* [Consigne]: Prolongez le texte consacré au cinéma d'Armand Gatti en reprenant juste après sa dernière phrase.

───── Extrait du document ─────

L’esthétique de la démesure, qui tend à matérialiser cet élan de révolte qui fait l’ « homme plus grand que l’homme », se manifeste à différents niveaux : par l’aspect fantastique et burlesque, mais aussi à travers les décors à la Méliès dans les scènes qui se déroulent au Ciel, les lumières très stylisées, les cadrages inhabituels et excessifs avec notamment de fortes contre-plongées ou des cadres penchés.

Dans certains films d’Armand Gatti, l’utopie se manifeste, comme souvent dans ses textes littéraires, par la capacité de l’œuvre à transcender les barrières du temps et de l’espace. C’est le cas du Passage de l’Ebre (1969) qui est une fiction, et de la série vidéo La Première lettre (1979) – et notamment le premier film de la série, Roger Rouxel – qui est un documentaire.
Le Passage de l’Ebre met en scène Manuel Aguirre, un émigré espagnol installé en Allemagne et qui travaille comme égoutier. Aguirre fait embaucher son fils qui meurt dans un accident du travail avec l’égoutier allemand qui a tenté de le secourir. La veuve de l’égoutier se détourne d’Aguirre et il comprend qu’on lui reproche en tant qu’étranger d’être la cause de la mort de son mari. Tout au long du film l’immigré est taraudé par son désir de retourner en Espagne et prend peu à peu conscience de l’importance de continuer à participer à la lutte.
Roger Rouxel quant à lui évoque la figure du jeune résistant à partir de la lettre d’amour écrite à sa petite amie Mathilde peu avant son exécution, « première lettre d’amour et dernière lettre de vivant ». Gatti confronte le destin individuel au combat collectif. Ce portrait de Roger Rouxel et de l’ensemble du groupe Manouchian échappe ainsi à toute glorification et au traitement pseudo-objectif des livres d’histoire. Gatti s’intéresse non pas tant à l’histoire du groupe Manouchian ou plus précisément de Roger Rouxel qu’à leur façon de persister dans le présent. Montrer que leur combat n’est pas « passé » mais qu’il est lié aux luttes présentes et futures, c’est là l’enjeu fondamental de la série, les cinq autres films étant des créations collectives réalisées avec des habitants de l’Isle d’Abeau à partir de ce premier film « Roger Rouxel » et du poème éponyme d’Armand Gatti.
Le mélange des genres et des temporalités permet dans les deux films de dépasser un certain nombre de clivages : entre présent et passé, mais aussi entre réalisme et témoignage d’un côté, poésie et imaginaire de l’autre. On retrouve d’une certaine façon l’écriture des possibles appliquée au cinéma : elle permet dans Roger Rouxel de « donner quelques instants de plus à vivre » au jeune résistant fusillé, dans Le Passage de l’Ebre de mettre en scène le choix possible de l’engagement politique ou du renoncement. Les deux scénarios sont construits autour d’une idée de la frontière et de son dépassement, d’une certaine forme d’exil, davantage sur un plan temporel dans Roger Rouxel et sur un plan plus spatial dans Le Passage de l’Ebre.

───── Données fournies ─────

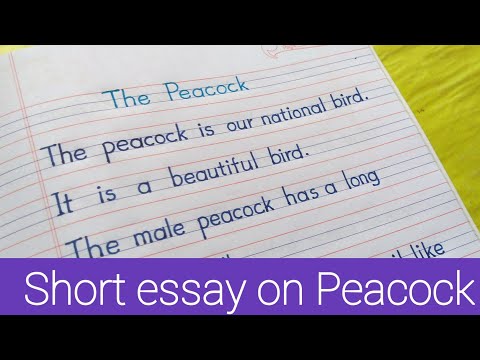 10 lines essay on Peacock in English||Essay on Peacock in English||Peacock||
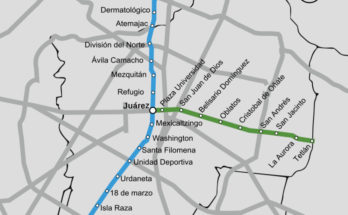 Guadalajara Mexico Metro Map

─────

* [Réponse à l'exercice]:
Roger Rouxel prend une forme éclatée qui ne cesse d’opérer des allers-retours entre le passé, tel qu’il subsiste à travers diverses traces (images d’archives, lettre du résistant à Mathilde, etc.), et le présent des lieux et des témoignages. A cent lieues de la commémoration, Gatti confronte différents temps, différents types d’images, différents niveaux d’histoire (celle de l’individu Rouxel, celle du groupe Manouchian dont il fait partie, et celle de la société française des années quarante). Dans son ouvrage L’épreuve du réél à l’écran, François Niney écrit à propos de Chris Marker, dont Gatti fut d’ailleurs assistant sur Lettres de Sibérie : « Ne pas tomber dans le passé simple, définitif, de la commémoration ». C’est une formule qui s’applique assez bien à ce film.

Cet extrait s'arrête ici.